The Baltic Sea is considered one of the world’s most polluted seas. Now, new research from Chalmers University of Technology, Sweden, reveals a relatively unknown environmental culprit.
The study shows that the discharge water from ships’ exhaust gas treatment systems, so-called scrubbers, is responsible for up to nine percent of certain emissions of carcinogenic and environmentally harmful substances in the Baltic Sea, which is considerably more than was previously known. Furthermore, the number of ships equipped with scrubbers have tripled since the study was carried out.
The study was commissioned by the Swedish Transport Agency and the Swedish Agency for Marine and Water Management to investigate the environmental impact from scrubbers in the Baltic Sea, compared to other sources of environmental contaminants.
“For many years, we’ve flagged the fact that scrubbers account for disproportionately large emissions of hazardous and acidifying substances into the marine environment, said Ida-Maja Hassellöv, professor and researcher at the Division of Maritime Studies at Chalmers University of Technology, and one of the study’s researchers.
“In spite of this message, we have seen a significant increase in the number of scrubber installations as it is economically beneficial for the shipowner. Therefore, it is very important that authorities and decision-makers now react and implement measures to reduce shipping’s emissions and impact on the marine environment.”
A growing problem
A scrubber is used on ships to clean exhaust gases, primarily to reduce emissions of sulphur oxides to the atmosphere. However, washing the exhaust gases in seawater traps other contaminants in the seawater and results in the release of hazardous substances to the marine environment.
In the Chalmers study, published in the Marine Pollution Bulletin, the researchers found that more than 200 million cubic meters of environmentally hazardous scrubber water were discharged from ships that used exhaust gas cleaning systems in the Baltic Sea – in just one year. The study showed that scrubber wash water accounts for up to nine percent of the emissions of certain cancer-causing polycyclic aromatic hydrocarbons (PAHs) into the Baltic Sea.
The study also revealed that ships painted with copper-based antifouling paints account for a third of the total supply of copper to the Baltic Sea. Copper in antifouling paints is already a known environmental problem as the metal cannot be degraded in the environment and therefore leads to high levels in water, sediment, and soil. But exactly how much of the load of copper boat and ship traffic accounts for, has previously been unknown. Also, the cancer-causing PAHs are difficult to degrade and can spread widely in the environment before breaking down.
“Our results show that shipping accounts for a significant proportion of hazardous substances to the Baltic Sea, above all through antifouling paints and discharge of wash water from open loop scrubbers. PAHs are highly toxic to both humans and aquatic organisms as they are, among other things, carcinogenic,” said Erik Ytreberg, associate professor and researcher at the Division of Maritime Studies at Chalmers University of Technology, and lead author of the study.
“Worth noting is that the study’s data was collected in 2018, and at that time there were approximately 180 ships with scrubbers in the Baltic Sea. Since then, these ships have increased significantly and in 2021 there were almost 600 ships equipped with scrubbers in the Baltic Sea.”
Proposal for a future ban
The research results have led the Swedish Transport Agency and the Swedish Agency for Marine and Water Management to propose a ban on the discharge of scrubber water into the internal waters of the Baltic Sea.
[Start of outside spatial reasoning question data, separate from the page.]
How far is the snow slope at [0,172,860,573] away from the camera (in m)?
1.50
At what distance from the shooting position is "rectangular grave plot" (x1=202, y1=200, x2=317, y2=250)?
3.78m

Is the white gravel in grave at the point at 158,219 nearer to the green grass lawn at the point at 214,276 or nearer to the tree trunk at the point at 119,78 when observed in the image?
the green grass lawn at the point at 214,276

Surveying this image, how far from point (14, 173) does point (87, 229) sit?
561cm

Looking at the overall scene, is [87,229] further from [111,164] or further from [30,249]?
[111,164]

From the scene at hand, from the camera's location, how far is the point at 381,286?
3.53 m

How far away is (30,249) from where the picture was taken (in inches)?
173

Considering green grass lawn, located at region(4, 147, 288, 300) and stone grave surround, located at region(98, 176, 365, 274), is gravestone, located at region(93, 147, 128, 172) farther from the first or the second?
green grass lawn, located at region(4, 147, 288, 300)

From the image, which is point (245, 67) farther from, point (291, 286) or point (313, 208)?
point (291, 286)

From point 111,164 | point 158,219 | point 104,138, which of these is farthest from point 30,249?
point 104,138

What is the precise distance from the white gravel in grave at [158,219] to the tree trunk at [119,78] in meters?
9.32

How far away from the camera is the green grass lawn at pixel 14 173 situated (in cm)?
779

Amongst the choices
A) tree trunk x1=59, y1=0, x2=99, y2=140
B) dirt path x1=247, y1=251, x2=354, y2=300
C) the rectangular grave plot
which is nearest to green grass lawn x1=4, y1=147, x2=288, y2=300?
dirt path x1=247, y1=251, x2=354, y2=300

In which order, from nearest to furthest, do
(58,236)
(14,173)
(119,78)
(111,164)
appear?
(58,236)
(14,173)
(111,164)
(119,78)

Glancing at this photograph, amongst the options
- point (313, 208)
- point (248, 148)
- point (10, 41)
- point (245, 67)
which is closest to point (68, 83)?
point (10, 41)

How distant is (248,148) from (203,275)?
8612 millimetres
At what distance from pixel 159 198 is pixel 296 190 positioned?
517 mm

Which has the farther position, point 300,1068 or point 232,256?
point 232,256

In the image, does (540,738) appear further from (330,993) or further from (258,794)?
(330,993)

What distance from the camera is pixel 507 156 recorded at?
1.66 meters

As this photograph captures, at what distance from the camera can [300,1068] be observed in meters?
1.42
If the Swedish politicians follow the line of the researchers and the authorities, Sweden will be the first country in the Nordic region to introduce the ban.
Today, scrubbers are installed on over 4,000 ships around the world. In the Baltic Sea area, only Germany already applies the same legislation, even though several other countries in Europe regulate scrubber discharges in their ports.
The Chalmers researchers welcome the proposal but hope for even more extensive regulation in the future.
“The proposal that Sweden should ban the discharge of wash water into Swedish inland waters is good, but at the same time it means that only 1–2 percent of the discharges that occur from scrubbers in the Baltic Sea today will be regulated. Sweden could also propose a ban in our territorial waters, which would mean that roughly 15 to 17 percent of emissions to the Baltic Sea could be regulated. But the biggest effect would obviously come from an international ban, where all the countries around the Baltic Sea agree on a joint regulation of the discharge of scrubber water,” said Ytreberg.